Friday, August 26, 2005

Emotions run strong over Iraqi charter

By Ahmed Janabi
Friday 26 August 2005, 2:29 Makka Time, 23:29 GMT
Iraqi Shia and Turkmen factions have voiced reservations over the Iraqi constitution draft, saying it does not serve the interests of all Iraqis.

Turkmen & US Ambassador to Iraq Dr. Zalmay Khalilzad

Turkmen, who constitute Iraq's third largest ethnic group, are not comfortable with geographical or ethnic federalism, and say such a system will jeopardise their existence as well as put the whole country in danger.

"Geographical or ethnic federation would leave the third ethnic group in Iraq as a minority in a Kurdish federation. Even though we are a majority in several parts of Iraq such as Talafar and Kirkuk," said Nabil Herbo, the media representative of Turkmen Front in Talafar.

He told that the constitution does stipulate that Turkmen are the country's third ethnic group but does not specify their rights and obligations.

"The constitution left the Turkmen language untouched. We want to teach our language in our areas, but the constitution does not give us that right" he said.

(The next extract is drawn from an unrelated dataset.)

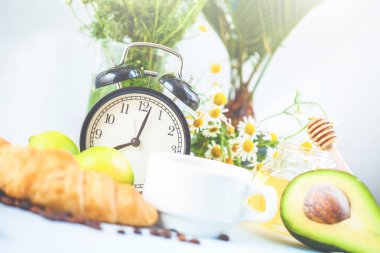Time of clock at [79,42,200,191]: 8:02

However, Herbo said negotiations are still going on, and his Front will go eventually with what the Turkmen bloc in the parliament decides.
Resources Asif Soturkman, the representative of Turkmen Front in Britain, criticised the attempts to seize the wealth of Iraq in the draft constitution.

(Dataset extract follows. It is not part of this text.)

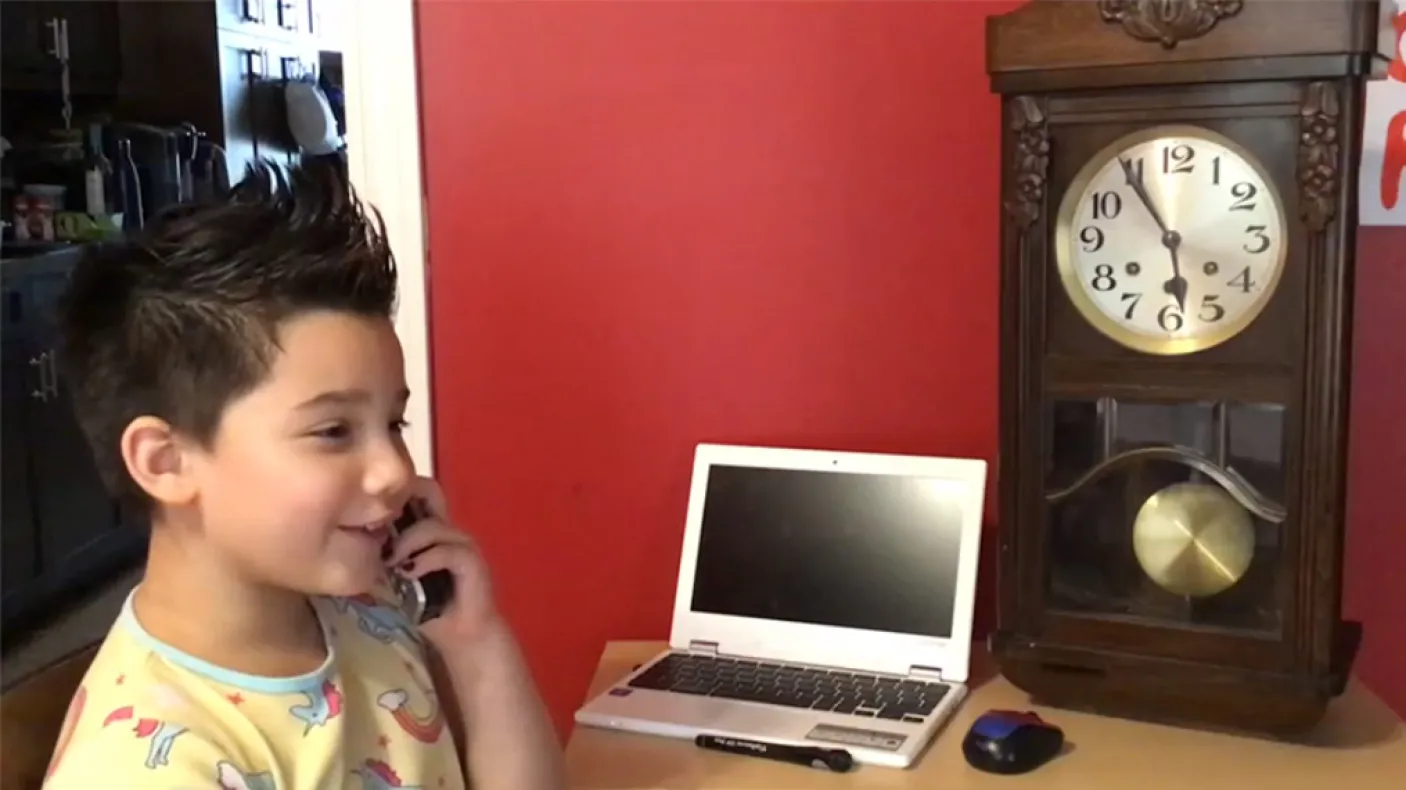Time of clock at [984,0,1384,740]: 5:54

"They say the resources of each region in Iraq go to the ethnicity that rules that region. What does that mean? If an Iraqi Arab or Turkmen lives in a region without resources, he or she would starve to death?" Soturkman said.

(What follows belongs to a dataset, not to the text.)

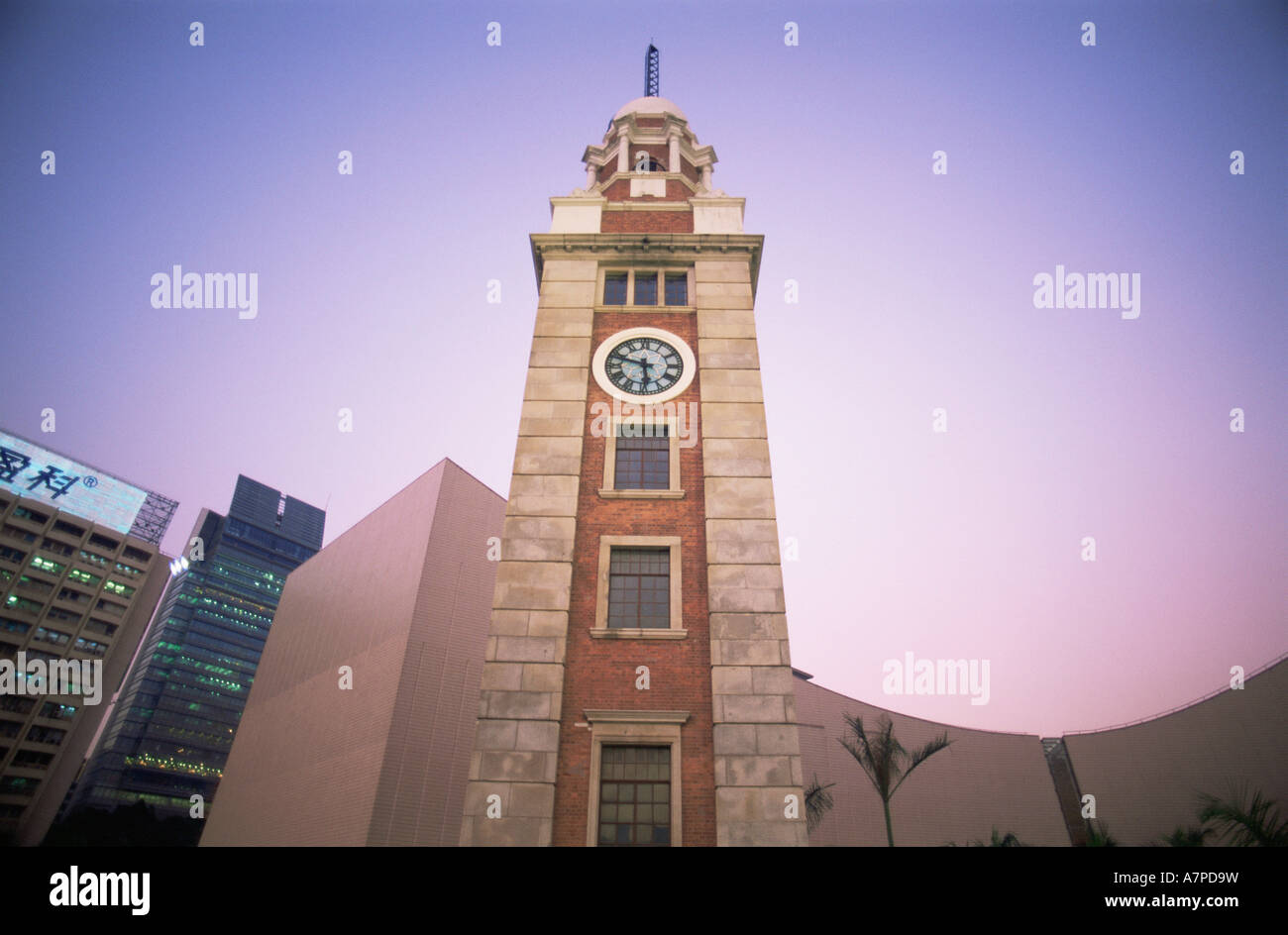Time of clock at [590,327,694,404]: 5:47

"It is well known that revenues of a country go to the people of that country. Iraq's resources are for all Iraqis".

He said federalism is about gathering several small entities in one big powerful country as is the case in Canada for example. But what is happening in Iraq is the contrary: they want to break an already powerful country.

Soturkman accused the Kurds of bringing hundreds of thousands of Iranian Kurds into Kirkuk claiming they were displaced by Saddam Hussein's government. "The Turkmen used to be a majority in Kirkuk. We lived in city and know what had happened in it. All that the Saddam regime had displaced were around 11,000 Kurds and Turkmen, but now Kurds have become a majority in Kirkuk."

Soturkman said: "The Kurds want Arabs out of Kirkuk by 2007. Will they do the same with Kurds who have been living in the restl of Iraq? Will they tell the million Kurds in Baghdad to go back to the north? Why they do not want others to live with them?"